Happy New Year, everyone! We headed back to school on Monday, although none of us were ready for our winter break to end! Coming back from winter break always symbolizes a fresh start for me. I usually stop into school for a day or two to re-organize, rearrange furniture, and create some things that have been on my to-do list since September! As much as I enjoy a freshly organized and clean classroom, I need to remember that for some of my students, it's a really fresh start. Like, mirroring the beginning of the year, fresh! This year, I took a few days to re-establish our classroom community and reinforce rules and expectations.  Here's a peek into what our first few days looked like.
We started Monday morning by reading The Day a Monster Came to School. I like saving this book for after winter break because my kinders seem more ready to understand it and make connections. {You could always just read it again though!!} I got this copy from Kindergarten Smiles and LOVE it because it has pictures to go along with the story. Not having to create it saved me a lot of time! 

We talked about how the monster was misbehaving because he didn't know the classroom rules, and how he made good choices once he knew and understood them.  In the past, I've used the Whole Brain Teaching rules with great success. However, this year, my group of kiddos seem to need more concrete rules. {ex. Make smart choices wasn't clear enough for them, they needed to know that they must keep their hands and feet to themselves}. So, I decided this was a great time of year to scrap our old rules and create new ones! I gave each of my students a post-it note and asked them to use pictures or words to tell us one rule that they think should be on our classroom rules list.
(You can't really see it well, but his said "no hitting")
When they were finished, each student presented their classroom rule and stuck their post-it to our anchor chart. I took sloppy notes on our Promethean board so that I had a gist of the rules everyone created. I'll spare you from that picture.
We counted up our rules and found that we thought of 13 classroom rules. Boy, is that too many to remember! So, I told the class that I would take the 13 rules home with me and change them into the rules that I wanted diligently try to find a way to narrow it down to 5 or 6. Thank goodness I was able to do that! Here are the 5 classroom rules we decided on.

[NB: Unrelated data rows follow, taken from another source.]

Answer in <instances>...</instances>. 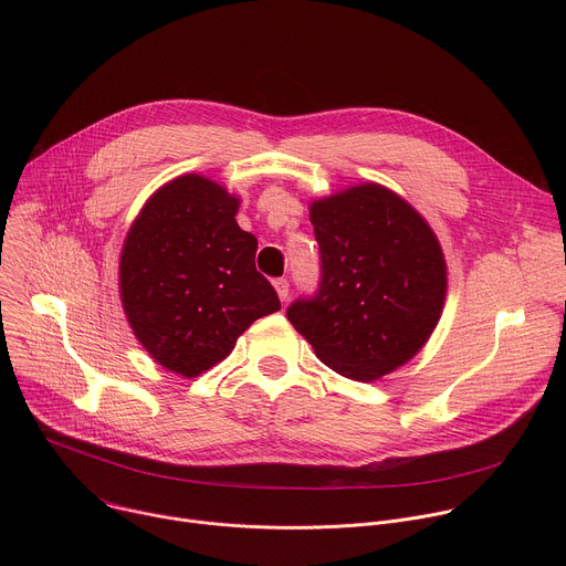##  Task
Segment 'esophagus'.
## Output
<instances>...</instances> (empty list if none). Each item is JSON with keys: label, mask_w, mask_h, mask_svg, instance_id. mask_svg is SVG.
Listing matches in <instances>:
<instances>
[{"label": "esophagus", "mask_w": 566, "mask_h": 566, "mask_svg": "<svg viewBox=\"0 0 566 566\" xmlns=\"http://www.w3.org/2000/svg\"><path fill=\"white\" fill-rule=\"evenodd\" d=\"M273 286H275L280 300L286 302V297H289V280L286 277H277V280H273Z\"/></svg>", "instance_id": "esophagus-1"}]
</instances>
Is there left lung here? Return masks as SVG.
I'll use <instances>...</instances> for the list:
<instances>
[{
	"instance_id": "obj_1",
	"label": "left lung",
	"mask_w": 566,
	"mask_h": 566,
	"mask_svg": "<svg viewBox=\"0 0 566 566\" xmlns=\"http://www.w3.org/2000/svg\"><path fill=\"white\" fill-rule=\"evenodd\" d=\"M319 286L286 317L315 356L352 380H376L428 343L448 269L428 221L396 192L363 184L311 203Z\"/></svg>"
}]
</instances>
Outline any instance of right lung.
I'll return each mask as SVG.
<instances>
[{
  "label": "right lung",
  "instance_id": "1",
  "mask_svg": "<svg viewBox=\"0 0 566 566\" xmlns=\"http://www.w3.org/2000/svg\"><path fill=\"white\" fill-rule=\"evenodd\" d=\"M237 208L219 184L177 177L147 199L120 253V300L134 336L186 378L221 363L258 317L280 308Z\"/></svg>",
  "mask_w": 566,
  "mask_h": 566
}]
</instances>
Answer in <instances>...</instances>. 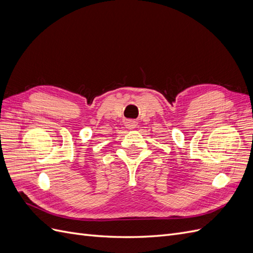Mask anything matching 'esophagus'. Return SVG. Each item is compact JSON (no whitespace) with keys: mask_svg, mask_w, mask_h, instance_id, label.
I'll use <instances>...</instances> for the list:
<instances>
[{"mask_svg":"<svg viewBox=\"0 0 253 253\" xmlns=\"http://www.w3.org/2000/svg\"><path fill=\"white\" fill-rule=\"evenodd\" d=\"M136 124H137V122L135 120H126V126L128 128H134L137 126Z\"/></svg>","mask_w":253,"mask_h":253,"instance_id":"esophagus-1","label":"esophagus"}]
</instances>
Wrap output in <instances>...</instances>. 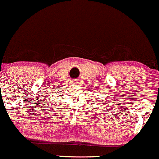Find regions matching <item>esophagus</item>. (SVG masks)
<instances>
[{
  "mask_svg": "<svg viewBox=\"0 0 159 159\" xmlns=\"http://www.w3.org/2000/svg\"><path fill=\"white\" fill-rule=\"evenodd\" d=\"M73 83H75V82H73Z\"/></svg>",
  "mask_w": 159,
  "mask_h": 159,
  "instance_id": "34e87169",
  "label": "esophagus"
}]
</instances>
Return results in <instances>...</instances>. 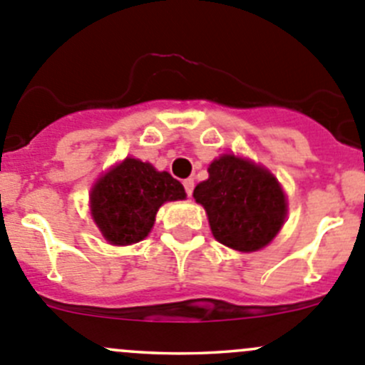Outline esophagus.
<instances>
[{
    "instance_id": "1",
    "label": "esophagus",
    "mask_w": 365,
    "mask_h": 365,
    "mask_svg": "<svg viewBox=\"0 0 365 365\" xmlns=\"http://www.w3.org/2000/svg\"><path fill=\"white\" fill-rule=\"evenodd\" d=\"M182 186H184V191H186L187 197H191V193H193V187H195L193 179H184Z\"/></svg>"
}]
</instances>
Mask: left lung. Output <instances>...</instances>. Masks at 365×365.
Masks as SVG:
<instances>
[{
	"mask_svg": "<svg viewBox=\"0 0 365 365\" xmlns=\"http://www.w3.org/2000/svg\"><path fill=\"white\" fill-rule=\"evenodd\" d=\"M207 172L209 179L197 184L193 197L207 212L212 236L240 252L266 247L287 212L279 181L264 168L230 154L212 161Z\"/></svg>",
	"mask_w": 365,
	"mask_h": 365,
	"instance_id": "1",
	"label": "left lung"
}]
</instances>
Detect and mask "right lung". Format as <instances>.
<instances>
[{
    "label": "right lung",
    "mask_w": 365,
    "mask_h": 365,
    "mask_svg": "<svg viewBox=\"0 0 365 365\" xmlns=\"http://www.w3.org/2000/svg\"><path fill=\"white\" fill-rule=\"evenodd\" d=\"M184 197L182 184L168 172L128 158L96 182L90 207L93 222L111 245H131L150 232L161 204Z\"/></svg>",
    "instance_id": "add662e5"
}]
</instances>
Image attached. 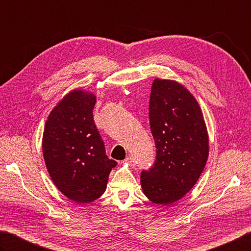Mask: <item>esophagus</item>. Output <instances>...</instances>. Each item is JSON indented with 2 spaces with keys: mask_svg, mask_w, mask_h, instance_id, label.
I'll use <instances>...</instances> for the list:
<instances>
[{
  "mask_svg": "<svg viewBox=\"0 0 251 251\" xmlns=\"http://www.w3.org/2000/svg\"><path fill=\"white\" fill-rule=\"evenodd\" d=\"M124 163H126V164H127V165H130L131 167H134L135 159H134L133 156H127V157L124 160Z\"/></svg>",
  "mask_w": 251,
  "mask_h": 251,
  "instance_id": "1",
  "label": "esophagus"
}]
</instances>
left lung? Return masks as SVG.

The next day, I presented the rules to the class, and we voted to make sure they were all a good fit for us. We then thought of motions to put with each rule so that we fit a little bit of that WBT in. Here's what we thought of (the motion for rule 2 is the same as in WBT):

Follow directions quickly.

Raise your hand to talk.

Listen when someone is talking.

Be the boss of you.

Keep your hands and feet to yourself.

We are spending the rest of the week creating our own "Monster School Rules" book inspired by Kindergarten Smiles. I used her idea and book cover, but changed the inside pages to fit our classroom rules. I am excited to have this book to reinforce our rules AND for the kids to take home and show their parents.

We will review our rules each morning just like we did with the WBT rules, and each time we are having trouble following one. Even just today, I was able to hold up 3 fingers and point to my ear when a few of my students were talking over someone, and they knew exactly what I meant! I can already tell 2016 will be off to a great start!